MSI (s) (74:2C) [11:04:43:219]: Created Custom Action Server with PID 2260 (0x8D4).
MSI (s) (74:64) [11:04:43:250]: Running as a service.
MSI (s) (74:64) [11:04:43:250]: Hello, I'm your 32bit Impersonated custom action server.

MSI (s) (74:14) [11:04:43:250]: Executing op: CustomActionSchedule(Action=CA_OutputString64,ActionType=1025,Source=BinaryData,Target=OutputString,)
MSI (s) (74:14) [11:04:43:250]: Creating MSIHANDLE (3) of type 790536 for thread 3604
MSI (s) (74:8C) [11:04:43:266]: Invoking remote custom action. DLL: C:WINDOWSInstallerMSI244.tmp, Entrypoint: OutputString
MSI (s) (74:2C) [11:04:43:266]: Generating random cookie.
MSI (s) (74:2C) [11:04:43:266]: Created Custom Action Server with PID 3480 (0xD98).
MSI (s) (74:08) [11:04:43:282]: Running as a service.
MSI (s) (74:64) [11:04:43:282]: Hello, I'm your 64bit Impersonated custom action server.

This is predicated on whether or not you’re invoking embedded binaries or installed binaries. Since your installed binaries in a 32-bit package will install to the 32-bit location even on a 64-bit machine, whichever file was installed last – taking into account default file versioning – would dictate the bitness of the custom action server.

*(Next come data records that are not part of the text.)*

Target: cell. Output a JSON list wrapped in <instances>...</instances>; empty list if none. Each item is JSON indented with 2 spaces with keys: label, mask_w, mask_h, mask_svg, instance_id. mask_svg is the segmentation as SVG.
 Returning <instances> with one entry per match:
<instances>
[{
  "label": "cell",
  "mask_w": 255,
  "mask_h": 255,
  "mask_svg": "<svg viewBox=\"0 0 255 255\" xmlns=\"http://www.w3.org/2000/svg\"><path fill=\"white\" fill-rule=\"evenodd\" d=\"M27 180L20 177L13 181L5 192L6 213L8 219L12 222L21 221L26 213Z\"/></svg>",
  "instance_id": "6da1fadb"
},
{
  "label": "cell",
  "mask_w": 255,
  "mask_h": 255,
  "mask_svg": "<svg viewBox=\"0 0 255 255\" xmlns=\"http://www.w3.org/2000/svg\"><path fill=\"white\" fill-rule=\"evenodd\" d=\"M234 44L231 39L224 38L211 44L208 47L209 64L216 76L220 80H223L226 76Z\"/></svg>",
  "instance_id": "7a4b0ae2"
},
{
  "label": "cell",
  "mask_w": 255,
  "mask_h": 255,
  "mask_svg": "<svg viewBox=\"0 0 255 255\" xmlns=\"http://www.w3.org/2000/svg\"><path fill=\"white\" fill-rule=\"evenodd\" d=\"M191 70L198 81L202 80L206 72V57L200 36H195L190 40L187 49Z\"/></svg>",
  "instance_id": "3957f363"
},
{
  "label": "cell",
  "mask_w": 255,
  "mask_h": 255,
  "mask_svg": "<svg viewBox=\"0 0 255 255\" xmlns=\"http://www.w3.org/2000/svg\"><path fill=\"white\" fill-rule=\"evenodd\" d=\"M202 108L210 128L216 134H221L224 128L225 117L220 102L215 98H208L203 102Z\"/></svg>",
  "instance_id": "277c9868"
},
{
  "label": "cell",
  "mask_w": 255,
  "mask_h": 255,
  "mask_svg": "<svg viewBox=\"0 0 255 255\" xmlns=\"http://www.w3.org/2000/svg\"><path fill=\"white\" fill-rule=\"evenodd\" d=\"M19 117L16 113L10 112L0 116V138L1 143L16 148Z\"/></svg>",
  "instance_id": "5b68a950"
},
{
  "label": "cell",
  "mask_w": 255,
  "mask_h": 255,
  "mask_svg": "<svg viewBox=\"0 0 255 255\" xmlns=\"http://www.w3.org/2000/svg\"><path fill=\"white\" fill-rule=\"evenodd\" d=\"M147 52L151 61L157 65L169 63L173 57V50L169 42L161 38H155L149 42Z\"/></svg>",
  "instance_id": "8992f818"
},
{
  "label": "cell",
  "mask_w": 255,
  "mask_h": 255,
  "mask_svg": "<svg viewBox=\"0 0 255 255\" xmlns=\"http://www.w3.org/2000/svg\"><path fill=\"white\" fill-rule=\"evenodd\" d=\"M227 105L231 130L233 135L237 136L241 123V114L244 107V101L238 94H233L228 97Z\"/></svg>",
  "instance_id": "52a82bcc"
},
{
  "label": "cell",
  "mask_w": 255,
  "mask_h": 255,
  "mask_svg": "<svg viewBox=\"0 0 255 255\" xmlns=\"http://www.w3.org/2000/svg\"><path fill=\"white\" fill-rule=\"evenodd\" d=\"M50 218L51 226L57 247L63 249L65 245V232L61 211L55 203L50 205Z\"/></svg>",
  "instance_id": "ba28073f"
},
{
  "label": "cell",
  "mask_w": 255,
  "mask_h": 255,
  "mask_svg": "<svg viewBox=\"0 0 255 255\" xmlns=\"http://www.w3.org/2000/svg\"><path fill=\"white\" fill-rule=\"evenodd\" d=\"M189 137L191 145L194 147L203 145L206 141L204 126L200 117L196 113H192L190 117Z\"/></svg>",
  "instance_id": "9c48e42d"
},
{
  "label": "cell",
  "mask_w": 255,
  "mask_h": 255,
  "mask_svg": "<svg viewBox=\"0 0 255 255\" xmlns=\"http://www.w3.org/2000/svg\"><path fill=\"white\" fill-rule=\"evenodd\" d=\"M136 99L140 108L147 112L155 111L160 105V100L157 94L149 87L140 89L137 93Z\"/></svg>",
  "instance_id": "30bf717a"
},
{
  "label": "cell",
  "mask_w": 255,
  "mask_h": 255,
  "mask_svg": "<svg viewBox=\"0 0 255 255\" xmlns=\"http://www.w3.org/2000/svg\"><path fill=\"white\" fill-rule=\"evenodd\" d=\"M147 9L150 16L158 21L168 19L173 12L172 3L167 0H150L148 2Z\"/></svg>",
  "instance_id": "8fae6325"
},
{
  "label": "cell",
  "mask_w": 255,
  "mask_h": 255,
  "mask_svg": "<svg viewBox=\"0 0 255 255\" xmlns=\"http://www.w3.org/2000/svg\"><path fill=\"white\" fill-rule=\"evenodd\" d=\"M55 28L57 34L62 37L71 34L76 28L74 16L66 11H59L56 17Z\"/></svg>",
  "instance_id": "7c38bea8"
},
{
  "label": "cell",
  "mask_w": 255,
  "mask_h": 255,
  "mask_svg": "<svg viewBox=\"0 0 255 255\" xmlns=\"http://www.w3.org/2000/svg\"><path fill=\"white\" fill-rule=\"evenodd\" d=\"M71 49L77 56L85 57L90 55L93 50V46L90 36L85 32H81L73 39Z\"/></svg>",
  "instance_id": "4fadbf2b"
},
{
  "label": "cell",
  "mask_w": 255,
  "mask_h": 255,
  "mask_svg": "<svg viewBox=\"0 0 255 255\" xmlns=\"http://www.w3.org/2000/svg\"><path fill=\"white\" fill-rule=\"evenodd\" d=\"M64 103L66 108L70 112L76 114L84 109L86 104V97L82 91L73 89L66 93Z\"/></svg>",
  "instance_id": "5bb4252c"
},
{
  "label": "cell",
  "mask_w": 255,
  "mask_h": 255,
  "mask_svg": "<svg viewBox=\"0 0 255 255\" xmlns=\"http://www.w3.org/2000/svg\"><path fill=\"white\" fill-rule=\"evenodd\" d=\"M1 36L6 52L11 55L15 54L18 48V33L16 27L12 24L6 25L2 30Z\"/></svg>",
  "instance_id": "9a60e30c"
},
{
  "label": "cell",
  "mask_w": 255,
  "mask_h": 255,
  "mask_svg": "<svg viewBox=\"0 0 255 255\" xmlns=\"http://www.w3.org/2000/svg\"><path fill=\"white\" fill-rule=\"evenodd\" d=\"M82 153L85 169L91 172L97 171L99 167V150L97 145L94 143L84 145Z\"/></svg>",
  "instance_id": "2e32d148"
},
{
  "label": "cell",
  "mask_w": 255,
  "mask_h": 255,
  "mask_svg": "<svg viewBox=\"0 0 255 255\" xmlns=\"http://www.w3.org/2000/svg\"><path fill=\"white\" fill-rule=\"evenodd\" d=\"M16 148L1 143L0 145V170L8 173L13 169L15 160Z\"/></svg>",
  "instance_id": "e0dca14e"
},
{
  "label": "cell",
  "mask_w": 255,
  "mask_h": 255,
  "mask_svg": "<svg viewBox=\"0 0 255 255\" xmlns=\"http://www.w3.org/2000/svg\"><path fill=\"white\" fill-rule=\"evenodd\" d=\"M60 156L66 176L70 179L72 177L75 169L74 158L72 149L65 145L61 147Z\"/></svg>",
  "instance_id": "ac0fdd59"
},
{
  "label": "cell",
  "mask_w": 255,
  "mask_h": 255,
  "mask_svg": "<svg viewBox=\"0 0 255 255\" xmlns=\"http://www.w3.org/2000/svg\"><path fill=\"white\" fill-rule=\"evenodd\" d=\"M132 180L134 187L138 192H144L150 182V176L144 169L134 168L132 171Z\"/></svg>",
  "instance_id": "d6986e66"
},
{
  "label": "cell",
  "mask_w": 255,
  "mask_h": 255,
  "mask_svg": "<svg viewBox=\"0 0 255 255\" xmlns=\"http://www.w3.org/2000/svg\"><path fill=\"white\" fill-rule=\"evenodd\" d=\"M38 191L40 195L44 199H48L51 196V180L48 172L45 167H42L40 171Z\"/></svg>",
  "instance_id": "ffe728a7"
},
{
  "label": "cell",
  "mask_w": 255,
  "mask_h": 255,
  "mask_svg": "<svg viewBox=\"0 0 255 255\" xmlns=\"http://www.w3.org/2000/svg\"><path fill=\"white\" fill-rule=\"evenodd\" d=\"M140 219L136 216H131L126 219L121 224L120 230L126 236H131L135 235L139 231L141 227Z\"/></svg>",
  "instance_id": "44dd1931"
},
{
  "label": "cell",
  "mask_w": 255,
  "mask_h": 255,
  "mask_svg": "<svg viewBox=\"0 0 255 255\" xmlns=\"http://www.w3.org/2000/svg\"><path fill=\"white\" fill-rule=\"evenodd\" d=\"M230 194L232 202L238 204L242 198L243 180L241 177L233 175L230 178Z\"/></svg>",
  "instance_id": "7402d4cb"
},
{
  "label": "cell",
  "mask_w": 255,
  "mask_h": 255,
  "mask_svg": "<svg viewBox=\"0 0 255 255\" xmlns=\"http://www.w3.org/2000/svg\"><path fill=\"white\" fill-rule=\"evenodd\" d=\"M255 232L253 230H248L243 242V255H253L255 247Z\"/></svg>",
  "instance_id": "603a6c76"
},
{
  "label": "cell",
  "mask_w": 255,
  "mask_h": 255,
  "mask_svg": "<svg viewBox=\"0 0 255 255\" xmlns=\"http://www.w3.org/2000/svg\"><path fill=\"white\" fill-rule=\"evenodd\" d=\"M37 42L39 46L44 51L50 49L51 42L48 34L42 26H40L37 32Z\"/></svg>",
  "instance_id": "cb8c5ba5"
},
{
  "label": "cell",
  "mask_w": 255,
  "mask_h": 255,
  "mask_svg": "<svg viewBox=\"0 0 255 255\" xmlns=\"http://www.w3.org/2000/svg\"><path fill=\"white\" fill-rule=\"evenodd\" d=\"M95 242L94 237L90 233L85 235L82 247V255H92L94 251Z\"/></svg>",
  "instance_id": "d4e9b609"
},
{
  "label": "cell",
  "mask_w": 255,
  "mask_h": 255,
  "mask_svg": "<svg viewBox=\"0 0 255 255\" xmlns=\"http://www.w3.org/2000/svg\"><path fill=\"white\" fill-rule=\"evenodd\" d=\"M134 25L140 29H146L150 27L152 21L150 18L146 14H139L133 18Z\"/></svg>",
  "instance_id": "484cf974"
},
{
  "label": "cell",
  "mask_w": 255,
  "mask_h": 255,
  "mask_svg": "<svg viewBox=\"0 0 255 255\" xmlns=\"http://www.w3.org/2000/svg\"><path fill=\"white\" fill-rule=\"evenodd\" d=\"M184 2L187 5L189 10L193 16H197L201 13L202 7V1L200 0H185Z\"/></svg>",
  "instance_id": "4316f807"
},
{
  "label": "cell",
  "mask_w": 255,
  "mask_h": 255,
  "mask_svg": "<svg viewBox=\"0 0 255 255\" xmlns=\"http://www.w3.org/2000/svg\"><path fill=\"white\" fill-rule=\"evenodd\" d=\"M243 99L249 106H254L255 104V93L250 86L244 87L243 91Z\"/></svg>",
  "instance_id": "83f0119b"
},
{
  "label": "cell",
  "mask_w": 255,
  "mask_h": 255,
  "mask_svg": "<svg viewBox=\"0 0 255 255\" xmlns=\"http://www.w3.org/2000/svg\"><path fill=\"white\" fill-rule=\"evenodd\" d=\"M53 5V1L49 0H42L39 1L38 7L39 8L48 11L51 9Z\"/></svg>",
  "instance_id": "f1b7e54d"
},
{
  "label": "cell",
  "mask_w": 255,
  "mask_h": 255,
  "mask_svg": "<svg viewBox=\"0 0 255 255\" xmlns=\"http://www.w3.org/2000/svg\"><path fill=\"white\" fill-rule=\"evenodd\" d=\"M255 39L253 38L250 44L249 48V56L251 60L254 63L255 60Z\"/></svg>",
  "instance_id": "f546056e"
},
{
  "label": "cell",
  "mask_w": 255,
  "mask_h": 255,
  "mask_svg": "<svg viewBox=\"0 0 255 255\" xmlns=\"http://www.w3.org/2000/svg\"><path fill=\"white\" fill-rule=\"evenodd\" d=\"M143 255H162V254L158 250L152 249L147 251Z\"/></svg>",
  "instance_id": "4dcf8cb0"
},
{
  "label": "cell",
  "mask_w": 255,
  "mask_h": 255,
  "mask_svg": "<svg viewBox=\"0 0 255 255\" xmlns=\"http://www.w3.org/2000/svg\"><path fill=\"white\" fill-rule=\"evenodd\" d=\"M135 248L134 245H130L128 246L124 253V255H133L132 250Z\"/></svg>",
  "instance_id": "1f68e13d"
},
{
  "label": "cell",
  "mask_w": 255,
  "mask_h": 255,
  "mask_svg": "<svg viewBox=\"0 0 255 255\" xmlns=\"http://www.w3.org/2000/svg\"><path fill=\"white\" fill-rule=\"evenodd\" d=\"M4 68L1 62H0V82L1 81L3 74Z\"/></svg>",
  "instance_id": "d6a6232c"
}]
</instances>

If the goal is to decrease the payload, you can still create separate packages but define your media entries so that 32- and 64-bit payloads (each of IA64 and x64 if you’ll be installing either) are in separate cabinets. Read more about file sequences and media entries. You can then put all the .msi packages in the same directory and put all of the cabinets in that directory as well. This is actually how the .NET Framework 2.0 SP1 and 3.0 SP1 packages are laid out. Cabinets can be shared between packages for common files, rather than having distinct sets for each supported platform.